Ben's web firm took on a new client, and they're using a rather questionable shopping cart system. Like a lot of PHP web plugins, someone decided that they needed to "protect" their code by obfuscating it. Either that, they were obfuscating it out of shame, one or the other.

if(!function_exists("cache_exists")) {
	eval("fu" . "nction cach" . "e_exi" . "sts(\$Data) { echo base" . "64" . "_d" . "eco" . "de(\$" . "Data); }");
}

It seems like they specifically chose an "obfuscation" method which makes it hard to CTRL+F through the code- a search for "cache_exists" won't find the function definition. It'll find the line right before the function definition, where the code is checking to see if the function already exists, but it won't find the function.

But let's talk about what the function does.
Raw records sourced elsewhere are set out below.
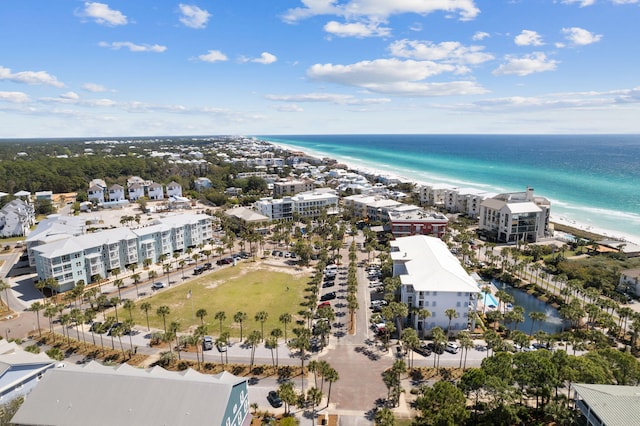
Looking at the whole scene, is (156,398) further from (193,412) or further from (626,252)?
(626,252)

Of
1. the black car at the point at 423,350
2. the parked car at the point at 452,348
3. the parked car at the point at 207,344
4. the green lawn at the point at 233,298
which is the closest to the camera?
the black car at the point at 423,350

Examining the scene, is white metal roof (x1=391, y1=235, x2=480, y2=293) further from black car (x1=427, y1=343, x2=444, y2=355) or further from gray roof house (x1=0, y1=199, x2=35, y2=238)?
gray roof house (x1=0, y1=199, x2=35, y2=238)

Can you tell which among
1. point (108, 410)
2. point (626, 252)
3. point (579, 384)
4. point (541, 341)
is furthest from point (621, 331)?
point (108, 410)

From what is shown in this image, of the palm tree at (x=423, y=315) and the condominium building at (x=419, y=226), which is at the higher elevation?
the condominium building at (x=419, y=226)

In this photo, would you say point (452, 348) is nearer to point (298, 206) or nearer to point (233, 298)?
point (233, 298)

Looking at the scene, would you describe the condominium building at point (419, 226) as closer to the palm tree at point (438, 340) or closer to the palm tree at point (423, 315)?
the palm tree at point (423, 315)

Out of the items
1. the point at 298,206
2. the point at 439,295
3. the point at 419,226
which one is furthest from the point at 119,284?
the point at 419,226

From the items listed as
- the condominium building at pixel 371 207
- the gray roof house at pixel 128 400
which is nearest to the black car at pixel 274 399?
the gray roof house at pixel 128 400
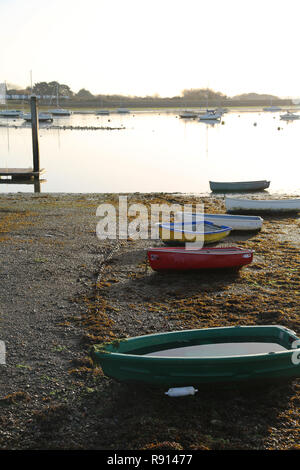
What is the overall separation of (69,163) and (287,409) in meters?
33.6

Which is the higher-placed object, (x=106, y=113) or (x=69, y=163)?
(x=106, y=113)

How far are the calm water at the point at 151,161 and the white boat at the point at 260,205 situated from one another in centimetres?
782

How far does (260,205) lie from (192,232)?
19.6ft

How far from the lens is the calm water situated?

It echoes into the page body the base-64 decoded version of whatever was in $Data. This alone gives me so many questions. What is in $Data? How does this relate to caching? Why are we just echoing the raw contents of a variable? What is this even for? Given that we do a function_exists check, I have a dark suspicion that there are multiple possible definitions of the function. This is the stub one that doesn't rely on reading from a cache and sorta does… almost nothing? But in other circumstances, there are other versions which are actually returning whether or not an entry is in the cache. This is just a guess, as Ben didn't supply that information, but everything about this makes me Concerned™.